Excerpt to read
---------------
Williamsburg Restaurants: Where to Eat with Kids in Brooklyn
Williamsburg might still be Brooklyn's hipster haven, but it's also filled with baby boutiques, play spaces and other family attractions, including a slew of cool kid-friendly restaurants. Back in my single childless days, I lived in Williamsburg for a decade. I probably saw two strollers during that entire time. OK, that's a slight exaggeration. Still, much has changed in Williamsburg over the past few years. McCarren Park is often the center of neighborhood family activities, and there's a new Museum of Food and Drink that hosts kid workshops.
Even with the new family vibe, it can be intimidating to saddle up to any NYC restaurant with kids in tow. Sometimes you just pray they'll let you in without THAT face. But actually we had a hard time whittling down our list of family favorite dining spots in this hood! Our 15 picks all feature delicious eats for kids (and adults, of course), low-key or welcoming atmospheres, high chairs or boosters and sometimes even changing tables. From A-Z, read on for our our top places to eat with kids in Williamsburg.
124 Bedford Avenue
With its colorful vintage wallpaper, big communal table and cozy booth seating, casual pub Allswell is a favorite brunch destination for my family. Cinnamon toast, pancakes and granola: easy sell for my two kids. While there are high chairs, there is no changing table. As with most popular Williamsburg spots, arrive early if the little ones are hungry and you don’t want to wait too long because this spot gets mobbed.
---------------
Source excerpt
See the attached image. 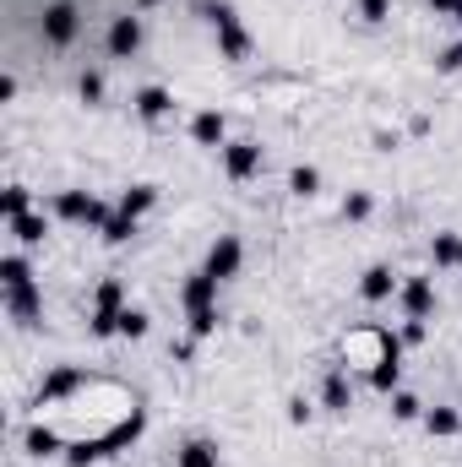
---------------
Your tasks
[1] Can you give again the passage of the Williamsburg dining article between "124 Bedford Avenue" and "spot gets mobbed.", inclusive?
[2] Answer these from the Williamsburg dining article:
(a) How long did the writer live in Williamsburg before having children?
(b) How many restaurant picks does the list contain?
(c) What does Allswell not have, even though it offers high chairs?
The material stands apart from the Williamsburg dining article.

Solutions to the problems
[1]
124 Bedford Avenue
With its colorful vintage wallpaper, big communal table and cozy booth seating, casual pub Allswell is a favorite brunch destination for my family. Cinnamon toast, pancakes and granola: easy sell for my two kids. While there are high chairs, there is no changing table. As with most popular Williamsburg spots, arrive early if the little ones are hungry and you don’t want to wait too long because this spot gets mobbed.

[2]
(a) A decade.
(b) 15.
(c) A changing table.